A line-by-line copy of the material below is required.
── Task input ──
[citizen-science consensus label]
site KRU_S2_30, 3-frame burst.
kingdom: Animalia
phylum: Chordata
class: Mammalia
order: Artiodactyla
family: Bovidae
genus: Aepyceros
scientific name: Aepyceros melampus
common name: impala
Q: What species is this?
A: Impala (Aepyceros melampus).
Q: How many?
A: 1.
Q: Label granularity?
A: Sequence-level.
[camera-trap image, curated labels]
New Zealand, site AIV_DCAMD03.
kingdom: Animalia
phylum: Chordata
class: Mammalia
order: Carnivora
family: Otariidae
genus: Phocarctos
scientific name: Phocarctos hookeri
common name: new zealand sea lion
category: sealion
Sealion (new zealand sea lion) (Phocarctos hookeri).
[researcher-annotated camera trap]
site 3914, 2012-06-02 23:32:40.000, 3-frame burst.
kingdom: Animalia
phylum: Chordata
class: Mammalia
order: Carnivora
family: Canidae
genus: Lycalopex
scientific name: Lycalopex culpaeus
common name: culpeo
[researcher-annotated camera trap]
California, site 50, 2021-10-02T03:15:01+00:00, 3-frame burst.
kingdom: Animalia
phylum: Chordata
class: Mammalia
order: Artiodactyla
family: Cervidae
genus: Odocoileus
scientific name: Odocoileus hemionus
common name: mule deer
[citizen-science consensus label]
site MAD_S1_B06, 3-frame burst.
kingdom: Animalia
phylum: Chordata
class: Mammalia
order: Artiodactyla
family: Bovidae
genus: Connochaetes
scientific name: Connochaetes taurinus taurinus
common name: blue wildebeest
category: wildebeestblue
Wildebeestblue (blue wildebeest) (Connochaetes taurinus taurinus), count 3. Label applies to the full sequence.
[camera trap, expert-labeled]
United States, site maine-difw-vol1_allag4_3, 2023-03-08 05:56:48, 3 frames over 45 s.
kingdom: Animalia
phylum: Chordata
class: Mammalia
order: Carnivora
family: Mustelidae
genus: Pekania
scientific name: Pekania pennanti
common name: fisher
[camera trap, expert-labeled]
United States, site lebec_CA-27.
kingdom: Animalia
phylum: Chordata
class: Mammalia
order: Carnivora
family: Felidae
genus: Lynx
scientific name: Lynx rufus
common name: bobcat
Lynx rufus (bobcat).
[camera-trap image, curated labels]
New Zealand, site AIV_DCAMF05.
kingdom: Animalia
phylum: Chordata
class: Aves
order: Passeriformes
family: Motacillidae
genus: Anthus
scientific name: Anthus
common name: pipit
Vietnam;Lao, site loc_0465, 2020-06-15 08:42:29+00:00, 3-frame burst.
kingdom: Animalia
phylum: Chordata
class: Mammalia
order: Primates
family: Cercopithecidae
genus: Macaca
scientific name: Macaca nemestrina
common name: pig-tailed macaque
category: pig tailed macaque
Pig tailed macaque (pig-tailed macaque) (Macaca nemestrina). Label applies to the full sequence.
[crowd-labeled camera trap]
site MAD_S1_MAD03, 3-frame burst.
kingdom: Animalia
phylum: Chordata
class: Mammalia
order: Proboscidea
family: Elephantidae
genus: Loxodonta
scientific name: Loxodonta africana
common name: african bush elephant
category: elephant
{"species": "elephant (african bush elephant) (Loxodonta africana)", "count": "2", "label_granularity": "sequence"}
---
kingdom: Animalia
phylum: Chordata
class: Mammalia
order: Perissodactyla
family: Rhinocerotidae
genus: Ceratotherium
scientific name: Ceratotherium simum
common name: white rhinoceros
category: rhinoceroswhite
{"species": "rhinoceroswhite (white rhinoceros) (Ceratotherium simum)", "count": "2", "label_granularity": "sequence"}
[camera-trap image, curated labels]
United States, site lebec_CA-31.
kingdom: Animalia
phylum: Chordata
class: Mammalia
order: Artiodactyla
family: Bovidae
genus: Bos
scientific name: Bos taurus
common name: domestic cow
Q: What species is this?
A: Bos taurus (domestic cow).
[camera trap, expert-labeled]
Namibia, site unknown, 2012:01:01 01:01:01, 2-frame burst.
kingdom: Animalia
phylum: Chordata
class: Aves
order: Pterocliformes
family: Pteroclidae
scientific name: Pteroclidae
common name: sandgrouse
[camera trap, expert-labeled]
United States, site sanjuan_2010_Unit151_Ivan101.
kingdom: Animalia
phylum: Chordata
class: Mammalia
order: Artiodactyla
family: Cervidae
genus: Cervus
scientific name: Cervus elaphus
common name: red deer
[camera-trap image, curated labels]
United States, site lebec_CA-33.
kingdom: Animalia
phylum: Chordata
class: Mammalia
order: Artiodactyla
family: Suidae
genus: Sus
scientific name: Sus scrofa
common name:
───
(Exercise response):
[citizen-science consensus label]
site KRU_S2_30, 3-frame burst.
kingdom: Animalia
phylum: Chordata
class: Mammalia
order: Artiodactyla
family: Bovidae
genus: Aepyceros
scientific name: Aepyceros melampus
common name: impala
Q: What species is this?
A: Impala (Aepyceros melampus).
Q: How many?
A: 1.
Q: Label granularity?
A: Sequence-level.
[camera-trap image, curated labels]
New Zealand, site AIV_DCAMD03.
kingdom: Animalia
phylum: Chordata
class: Mammalia
order: Carnivora
family: Otariidae
genus: Phocarctos
scientific name: Phocarctos hookeri
common name: new zealand sea lion
category: sealion
Sealion (new zealand sea lion) (Phocarctos hookeri).
[researcher-annotated camera trap]
site 3914, 2012-06-02 23:32:40.000, 3-frame burst.
kingdom: Animalia
phylum: Chordata
class: Mammalia
order: Carnivora
family: Canidae
genus: Lycalopex
scientific name: Lycalopex culpaeus
common name: culpeo
[researcher-annotated camera trap]
California, site 50, 2021-10-02T03:15:01+00:00, 3-frame burst.
kingdom: Animalia
phylum: Chordata
class: Mammalia
order: Artiodactyla
family: Cervidae
genus: Odocoileus
scientific name: Odocoileus hemionus
common name: mule deer
[citizen-science consensus label]
site MAD_S1_B06, 3-frame burst.
kingdom: Animalia
phylum: Chordata
class: Mammalia
order: Artiodactyla
family: Bovidae
genus: Connochaetes
scientific name: Connochaetes taurinus taurinus
common name: blue wildebeest
category: wildebeestblue
Wildebeestblue (blue wildebeest) (Connochaetes taurinus taurinus), count 3. Label applies to the full sequence.
[camera trap, expert-labeled]
United States, site maine-difw-vol1_allag4_3, 2023-03-08 05:56:48, 3 frames over 45 s.
kingdom: Animalia
phylum: Chordata
class: Mammalia
order: Carnivora
family: Mustelidae
genus: Pekania
scientific name: Pekania pennanti
common name: fisher
[camera trap, expert-labeled]
United States, site lebec_CA-27.
kingdom: Animalia
phylum: Chordata
class: Mammalia
order: Carnivora
family: Felidae
genus: Lynx
scientific name: Lynx rufus
common name: bobcat
Lynx rufus (bobcat).
[camera-trap image, curated labels]
New Zealand, site AIV_DCAMF05.
kingdom: Animalia
phylum: Chordata
class: Aves
order: Passeriformes
family: Motacillidae
genus: Anthus
scientific name: Anthus
common name: pipit
Vietnam;Lao, site loc_0465, 2020-06-15 08:42:29+00:00, 3-frame burst.
kingdom: Animalia
phylum: Chordata
class: Mammalia
order: Primates
family: Cercopithecidae
genus: Macaca
scientific name: Macaca nemestrina
common name: pig-tailed macaque
category: pig tailed macaque
Pig tailed macaque (pig-tailed macaque) (Macaca nemestrina). Label applies to the full sequence.
[crowd-labeled camera trap]
site MAD_S1_MAD03, 3-frame burst.
kingdom: Animalia
phylum: Chordata
class: Mammalia
order: Proboscidea
family: Elephantidae
genus: Loxodonta
scientific name: Loxodonta africana
common name: african bush elephant
category: elephant
{"species": "elephant (african bush elephant) (Loxodonta africana)", "count": "2", "label_granularity": "sequence"}
---
kingdom: Animalia
phylum: Chordata
class: Mammalia
order: Perissodactyla
family: Rhinocerotidae
genus: Ceratotherium
scientific name: Ceratotherium simum
common name: white rhinoceros
category: rhinoceroswhite
{"species": "rhinoceroswhite (white rhinoceros) (Ceratotherium simum)", "count": "2", "label_granularity": "sequence"}
[camera-trap image, curated labels]
United States, site lebec_CA-31.
kingdom: Animalia
phylum: Chordata
class: Mammalia
order: Artiodactyla
family: Bovidae
genus: Bos
scientific name: Bos taurus
common name: domestic cow
Q: What species is this?
A: Bos taurus (domestic cow).
[camera trap, expert-labeled]
Namibia, site unknown, 2012:01:01 01:01:01, 2-frame burst.
kingdom: Animalia
phylum: Chordata
class: Aves
order: Pterocliformes
family: Pteroclidae
scientific name: Pteroclidae
common name: sandgrouse
[camera trap, expert-labeled]
United States, site sanjuan_2010_Unit151_Ivan101.
kingdom: Animalia
phylum: Chordata
class: Mammalia
order: Artiodactyla
family: Cervidae
genus: Cervus
scientific name: Cervus elaphus
common name: red deer
[camera-trap image, curated labels]
United States, site lebec_CA-33.
kingdom: Animalia
phylum: Chordata
class: Mammalia
order: Artiodactyla
family: Suidae
genus: Sus
scientific name: Sus scrofa
common name:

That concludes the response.